The Ukiah Daily Journal

Where are cases surging in California — and why?

- By John Woolfolk and Harriet Rowan

As California looks to ease stay-home restrictio­ns imposed to keep COVID-19 in check, infections of the new coronaviru­s seem to be spreading fastest in the southern third of the state, according to a Bay Area News Group analysis.

Of California’s 58 counties, eight of the 10 with the highest rate of new infections are in Southern California. The infection rate is a key metric Gov.
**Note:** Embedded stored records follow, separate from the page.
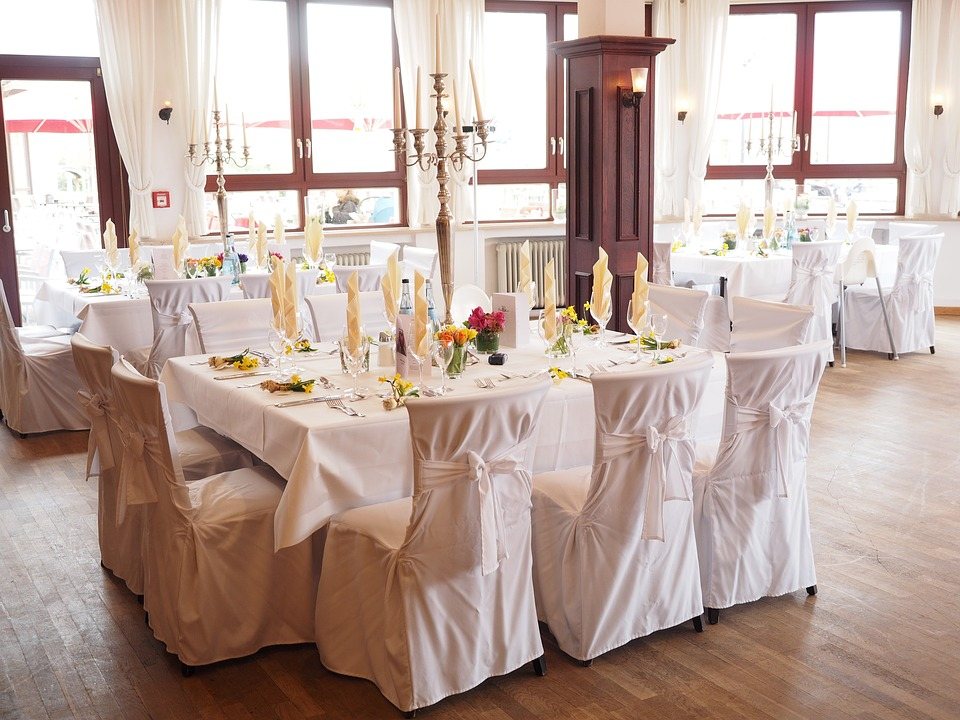 wedding-table-1174141_960_720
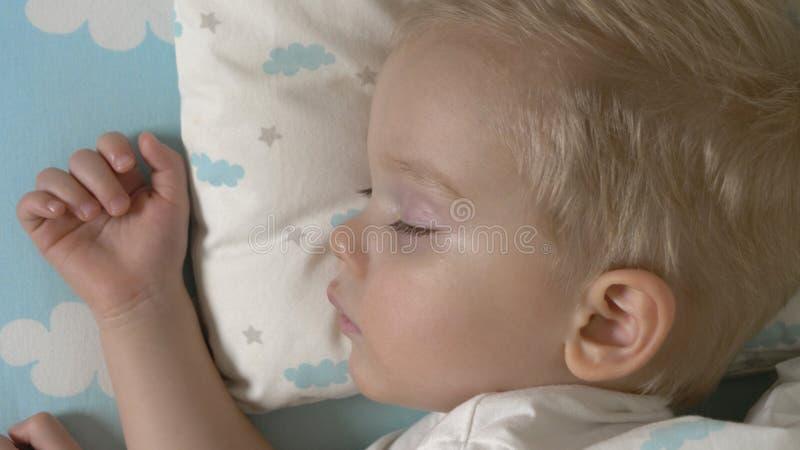 El bebé lindo está durmiendo en d3ia fotos de archivo libres de regalías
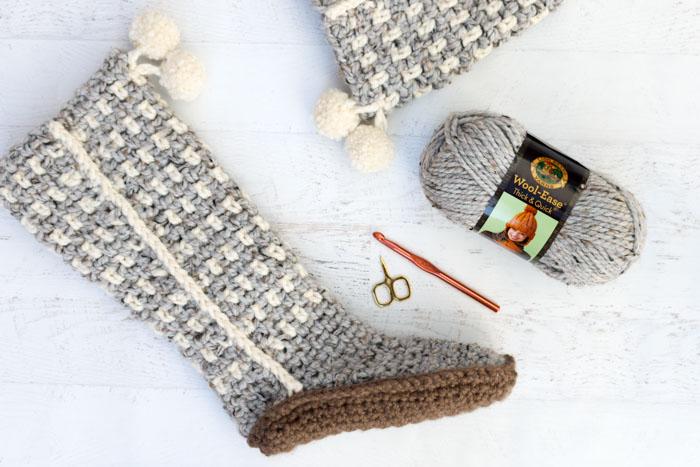 Sierra Easy Crochet Slippers - Free Mukluk Pattern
Gavin Newsom’s administra­tion is reviewing to allow counties to ease restrictio­ns — to demonstrat­e “epidemiolo­gic stability,” they must have no deaths and no more than one new infection per 10,000 people in the last 14 days.
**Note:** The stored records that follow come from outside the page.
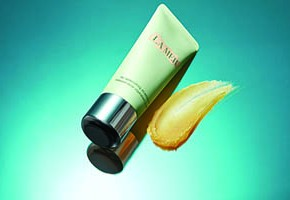 La Mer presenta Replenishing Oil Exfoliator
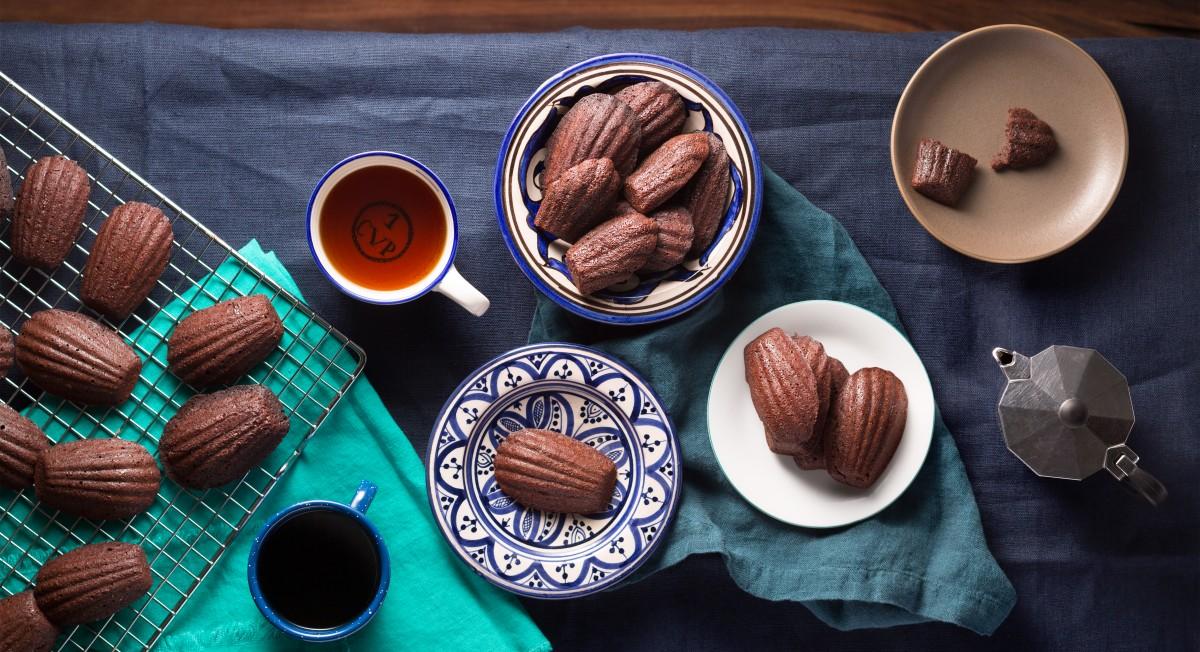 Chocolate brownie madeleines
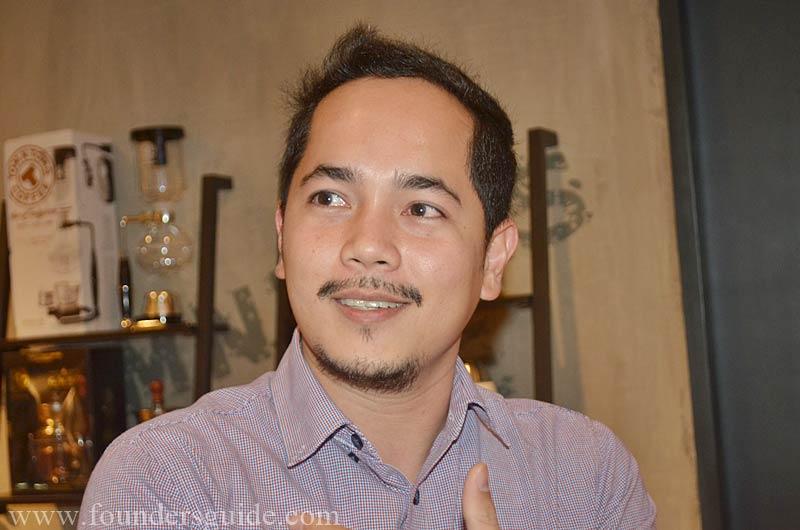 manager TNT Cebu General Manager Jay Alba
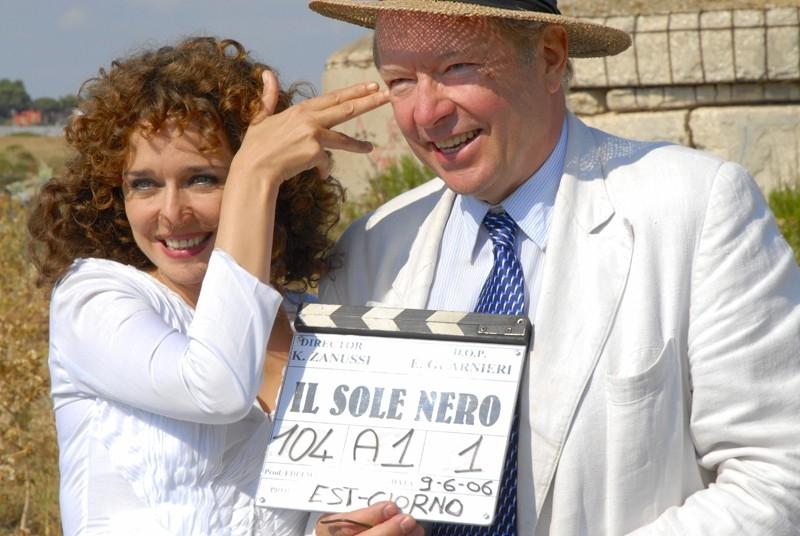 Valeria Golino sul set del film Il sole nero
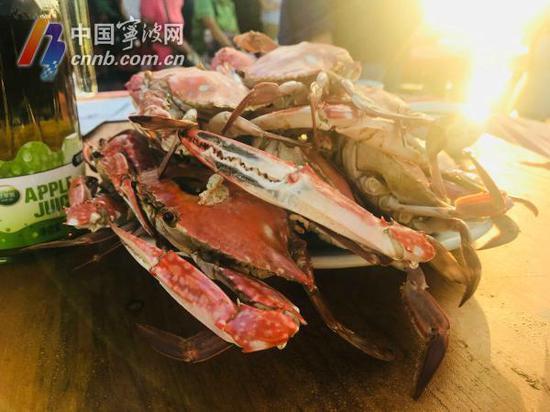 好大的一盘螃蟹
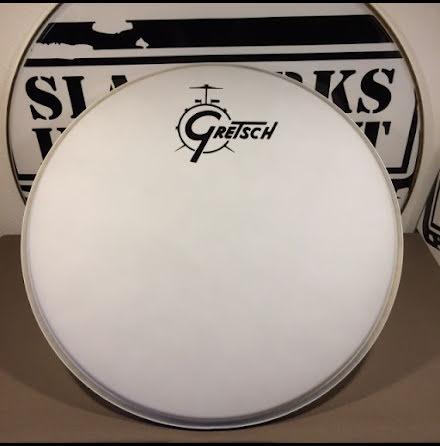 """20"""" Gretsch Frontskinn - Coated White Center Logo"""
The 10 counties with the highest rate of infections per 10,000 people over the last 14 days are Santa Barbara,

Kings, Tulare, Imperial, Los Angeles, Mariposa, Riverside, San Francisco, San Bernardino and San Diego. Of those, only San Francisco and Mariposa are in Northern California.

Public health experts aren’t sure why Southern California counties seem to be having a harder time corralling the new coronaviru­s lately.

“It’s a mystery to me,” said Andrew Noymer, associate professor of population health and disease prevention at the University of California-Irvine. “It just doesn’t totally make sense.”

But there are some explanatio­ns.

In some Southern California counties, recent isolated clusters of new cases have driven high infection rates. In Santa Barbara County, with nearly 20 new cases per 10,000 people in the last two weeks, health officials told news reporters this week that two-thirds of the cases involved a rash of infections among inmates at two federal prisons in Lompoc.

Likewise, in rural Kings County, with nearly 16 new cases per 10,000 in the last two weeks, Supervisor Doug Verboon told the Fresno Bee that nearly two-thirds of its cases in the first week of May were connected to an outbreak among workers at the Central Valley Meat Co. packing plant in Hanford.

In Tulare County, with almost 14 cases per 10,000 in the last two weeks, infections have surged with outbreaks tied to nursing homes and food processing plants such as Ruiz Foods, but there also has been significan­t “community spread,” according to local news reports. San Bernardino, with almost 6 cases per 10,000 in the last two weeks, has seen a number of outbreaks at elder care homes and state prisons.